Advanced artificial intelligence is set to revolutionize fundamental physics, potentially providing insights on the fate of the universe. According to Prof. Mark Thomson, the next director general of CERN, the application of machine learning techniques promises to lead to significant advancements in particle physics. He draws parallels between these developments and the AI-driven prediction of protein structures that earned Google DeepMind scientists a Nobel Prize in October 2022.
At CERN’s Large Hadron Collider (LHC), similar machine learning methods are being utilized to detect rare events that might illuminate how particles acquired mass shortly after the Big Bang, and to assess whether the universe is at risk of catastrophic collapse. “These are not incremental improvements,” remarked Thomson. He emphasized that the integration of advanced AI methodologies represents a groundbreaking leap in research efficacy and discovery.

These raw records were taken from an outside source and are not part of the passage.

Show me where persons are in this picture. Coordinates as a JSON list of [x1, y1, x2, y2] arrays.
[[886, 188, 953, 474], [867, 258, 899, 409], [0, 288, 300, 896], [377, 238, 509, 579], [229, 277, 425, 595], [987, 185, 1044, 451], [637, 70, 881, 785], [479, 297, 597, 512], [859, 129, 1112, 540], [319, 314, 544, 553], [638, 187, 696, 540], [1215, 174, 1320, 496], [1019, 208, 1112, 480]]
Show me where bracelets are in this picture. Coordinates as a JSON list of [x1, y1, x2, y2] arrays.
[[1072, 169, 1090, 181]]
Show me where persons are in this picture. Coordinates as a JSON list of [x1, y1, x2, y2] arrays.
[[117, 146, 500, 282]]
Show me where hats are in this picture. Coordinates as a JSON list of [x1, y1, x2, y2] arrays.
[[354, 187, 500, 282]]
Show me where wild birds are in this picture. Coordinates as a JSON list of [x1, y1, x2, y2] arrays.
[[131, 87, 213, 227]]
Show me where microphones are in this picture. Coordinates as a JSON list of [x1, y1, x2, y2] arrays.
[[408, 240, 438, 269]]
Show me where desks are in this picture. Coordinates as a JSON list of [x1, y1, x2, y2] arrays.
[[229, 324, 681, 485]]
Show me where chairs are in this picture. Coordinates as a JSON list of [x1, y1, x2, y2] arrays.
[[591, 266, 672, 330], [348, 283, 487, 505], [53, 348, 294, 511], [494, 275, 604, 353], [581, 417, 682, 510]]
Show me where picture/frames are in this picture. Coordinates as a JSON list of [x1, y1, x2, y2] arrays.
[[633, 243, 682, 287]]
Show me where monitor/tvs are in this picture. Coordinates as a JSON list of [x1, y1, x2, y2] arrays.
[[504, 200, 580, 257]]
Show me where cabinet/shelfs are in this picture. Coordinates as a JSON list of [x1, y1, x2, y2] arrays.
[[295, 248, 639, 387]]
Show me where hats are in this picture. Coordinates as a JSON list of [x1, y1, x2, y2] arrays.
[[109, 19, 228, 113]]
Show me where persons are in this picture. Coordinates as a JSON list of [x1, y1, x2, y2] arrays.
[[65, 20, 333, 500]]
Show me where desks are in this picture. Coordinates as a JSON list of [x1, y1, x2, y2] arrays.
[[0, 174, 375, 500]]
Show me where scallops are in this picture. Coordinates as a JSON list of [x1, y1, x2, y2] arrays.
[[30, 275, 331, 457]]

Thomson’s insights coincide with CERN’s council advocating for the Future Circular Collider, a proposed 90-kilometer circumference facility set to surpass the LHC in scope and ambition. Despite skepticism surrounding this $17 billion initiative, especially given the LHC’s recent lack of groundbreaking results since the Higgs boson’s discovery in 2012, AI is reigniting the search for new physics on a subatomic scale. Thomson is optimistic that with a significant upgrade boosting the LHC’s beam intensity, groundbreaking discoveries could unfold post-2030.
A focus on the Higgs boson, often called the “God particle”, is central to these advancements. As Thomson highlights, understanding the Higgs self-coupling, a crucial facet of how the Higgs particle provides mass to itself, could redefine our comprehension of the universe’s composition. The complexity involved in producing two Higgs bosons simultaneously has previously led scientists to deem such measurements unattainable. However, with AI’s advancement, Thomson expresses confidence in achieving precise measurements, marking a potential turning point in fundamental physics.
Moreover, this investigation into Higgs self-coupling could open doors to understanding the universe’s fate, including a scenario where the Higgs field undergoes a drastic transition, potentially leading to a swift alteration of the universe as we know it. While Dr. Matthew McCullough from CERN reassures that such a phenomenon is not imminent, the scientific implications of these explorations could be profound.
Thomson notes, “It’s a very deep fundamental property of the universe, one we don’t fully understand… If we saw the Higgs self-coupling being different from our current theory, that would constitute another massive discovery.” The integration of AI into the LHC’s operations, from data collection to interpretation, is reshaping the research landscape. Dr. Katharine Leney, an LHC researcher, mentions the facility’s capability to make 40 million proton collisions per second, necessitating rapid decision-making about which events to study further.
CERN has made significant strides in data analysis, reportedly achieving more with current data than was conceivable a decade ago—a testament to AI’s role in accelerating research. Furthermore, the elusive nature of dark matter, which is hypothesized to make up a large part of the universe, could also benefit from generative AI’s capacity to explore complex and open-ended research questions.
Thomson succinctly captures the transformative potential of AI: “You can start to ask more complex, open-ended questions… rather than searching for a particular signature, you ask the question: ‘Is there something unexpected in this data?'” This approach redefines the paradigm of exploration in fundamental physics and reflects the growing interdependence between AI and scientific inquiry.